The optimistic view, as articulated by BloombergNEF, is that EVs will form more than 50 per cent of all passenger and light commercial vehicle sales by 2040. They buttress their claims by highlighting the rapid fall in the cost of lithium-ion batteries, which would make them less expensive than petrol-driven cars in just three to five years. The inflexion point, in fact, would be reached by the pressure that is being generated by ever-tightening environmental regulations. Nature's stark warning can no longer be ignored by even the most callous heads of government. Furthermore, EVs that are already on the road are proving to be eco-friendly and a pleasure to drive with very low maintenance.
BBC (Internet blog 1 Jun 21) quotes Mr Ramez Naam, the co-chair for energy and environment at the Singularity University in California, that once EVs overcome the high-cost barrier of their batteries, the gasoline-powered vehicles will die out. Forward-looking car manufacturers are not ignoring this new threat, which can change the way people commute over the next decade. Many analysts predict that the tipping point is very near when the sales of EVs will exceed that of fossil fuel guzzlers. Jaguar will roll out its EV by 2025, Volvo from 2030 and Lotus from 2028. The American giants, General Motors and Ford plan to enter the EV market by 2035 and 2030, respectively. GM will only make EVs from 2035, while Ford will only sell EVs in EU by 2030.
The Indian auto industry is not oblivious to the new dynamics and is working out its future strategy. During the annual report presented to its shareholders for FY 2021, Mr N Chandrasekaran, Chairman of TATA group said, "In India, EV penetration in our portfolio has now doubled to 2 per cent this year, and we expect the penetration to increase exponentially in the coming years.[…] We believe the focus on EV promotion in the Union Budget will improve the longer-term outlook for EV sales but will continue to fall way short of the country's goal of electrifying all new vehicles sold by 2032." In the current budget, the Indian government has given incentives to EVs in the form of reduction of GST from 12 to 5 per cent and tax deductions to buyers.
EVs come with their own baggage as they too can create carbon emissions indirectly. If an EV does not use gasoline, it cannot be certified as 100 per cent clean. EVs being used in China, and for that matter in India, are charged by electricity produced by coal-fired boilers or even fuel oil.
Add to this the environmental damage incurred while manufacturing the EV and especially its batteries, then the savings of carbon may not be as substantial. To make transportation clean, the entire ecosystem must be first made green.

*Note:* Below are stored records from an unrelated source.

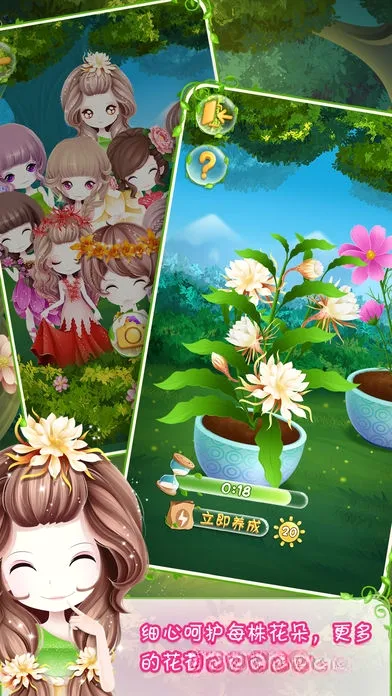 ��������֮ħ����԰���°�׿���ͼ4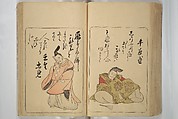 Eastern Brocade of One Hundred Poems by One Hundred Poets (Nishiki hyakunin isshu azuma-ori) 錦百人一首あつま織, Katsukawa Shunshō　勝川春章 (Japanese, 1726–1792), Woodblock printed book; ink and color on paper, Japan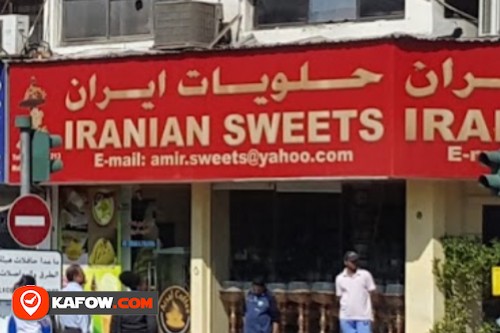 Iranian Sweets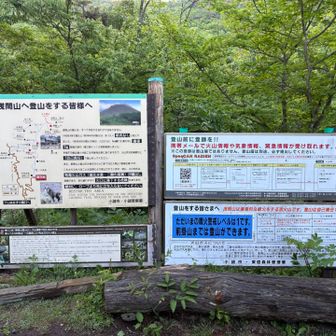 登山する方への注意書き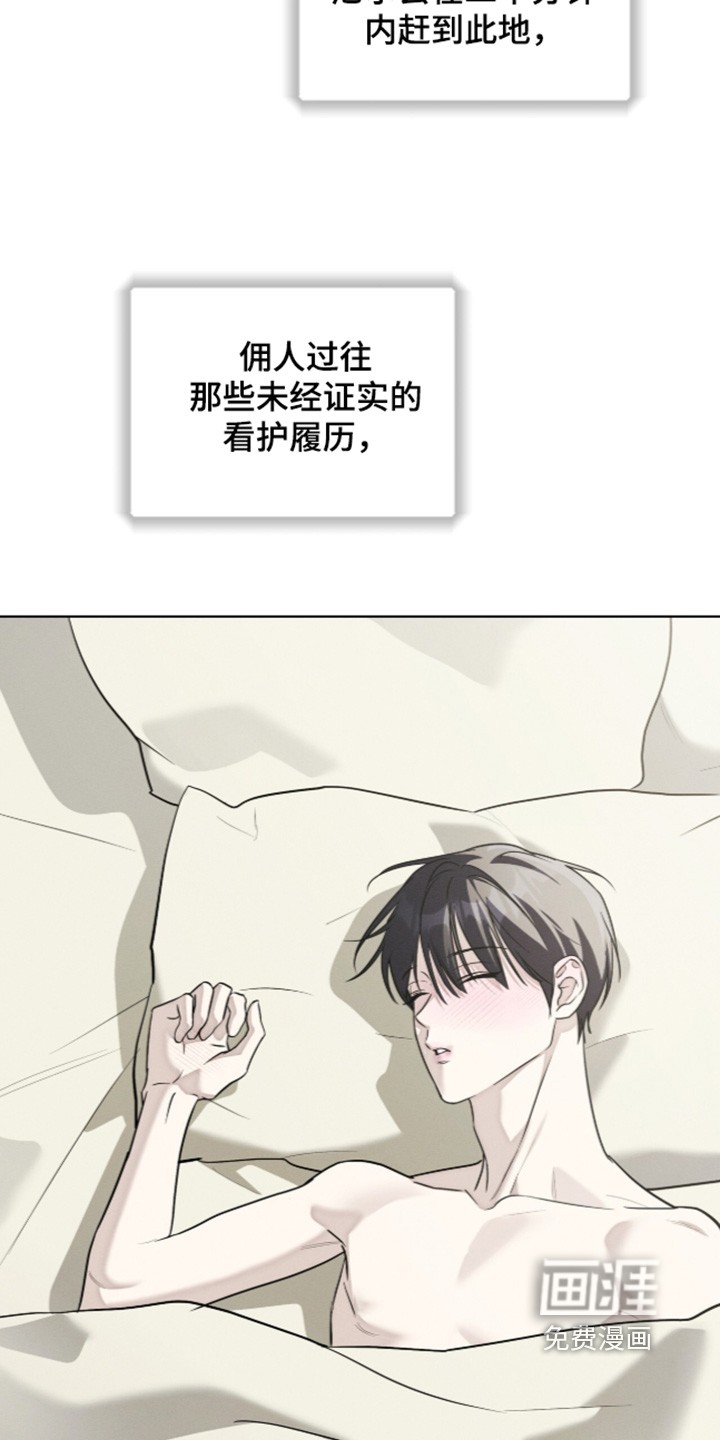 第30话25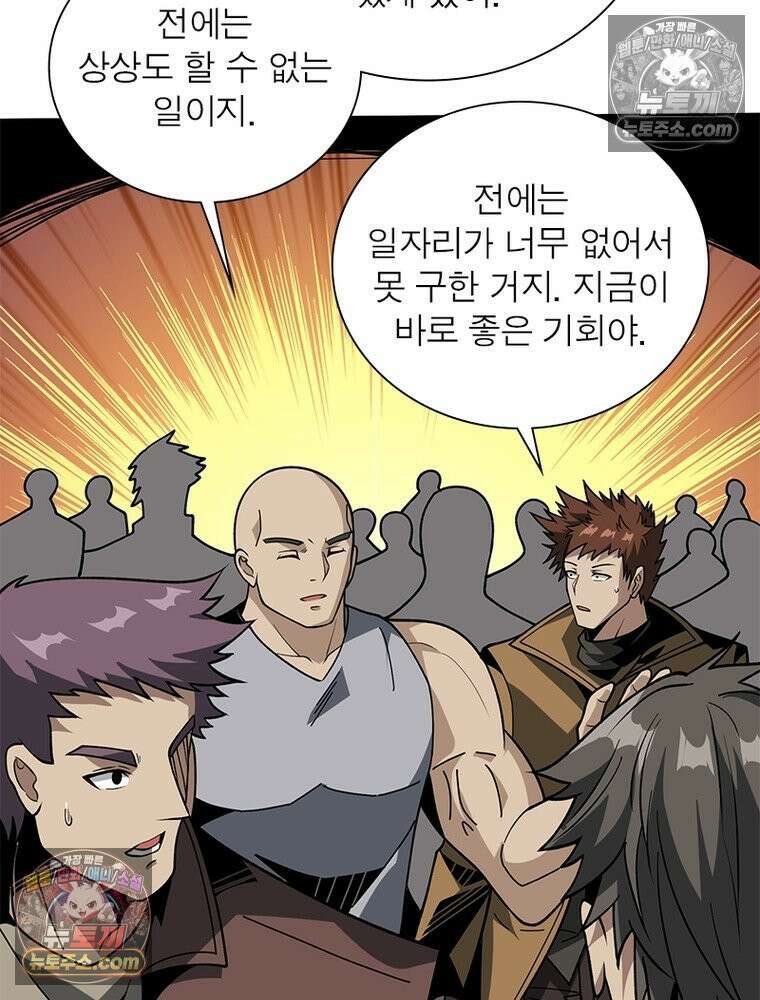 리부트 시스템 238화 16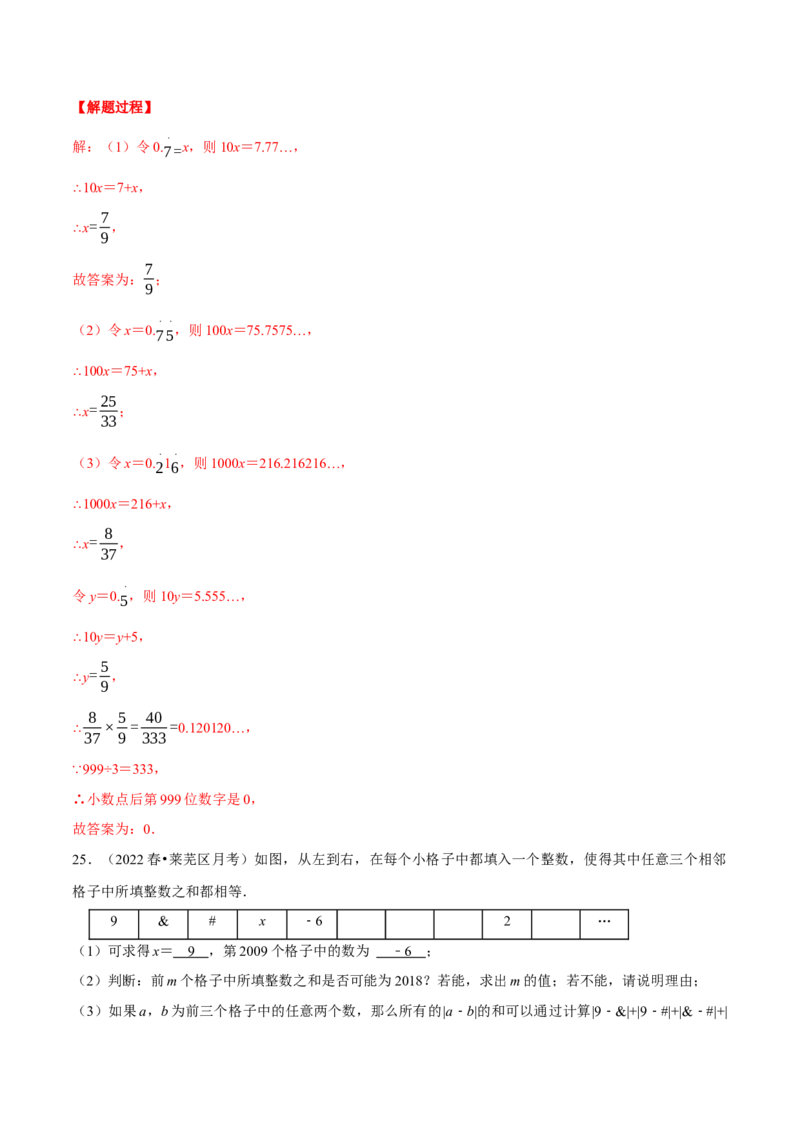 专题3.2数字变化类规律问题（压轴题专项讲练）（北师大版）（解析版）_北师大初中数学_7上-北师大版初中数学_7上-初中数学北师大（旧版）赠送_06专项讲练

- There is little doubt that EVs are the way ahead. However, they are not the panacea to cure our plagued environment. Much more needs to be done by individuals, scientists, corporations, and governments. It is the society that must decide what would be the shape of our world five decades hence.
- As regards the growth of the EV industry, first and foremost, the user, the manufacturer and the government must come together to raise this market to a global norm. The government, on its part, must continue to give incentives to green projects, including EVs, while at the same time progressively increase the cost of using fossil fuel, both in industry and for personal use. This will put greater focus on renewables.
- Old gas guzzlers are likely to continue to ply on roads for a long time unless a hard, though tricky, decision is taken now to bar them from our streets at a given point in time. In fact, the entire concept of car ownership must undergo a review with greater emphasis on mass transportation systems that are cheap, available at the doorstep, and entirely green.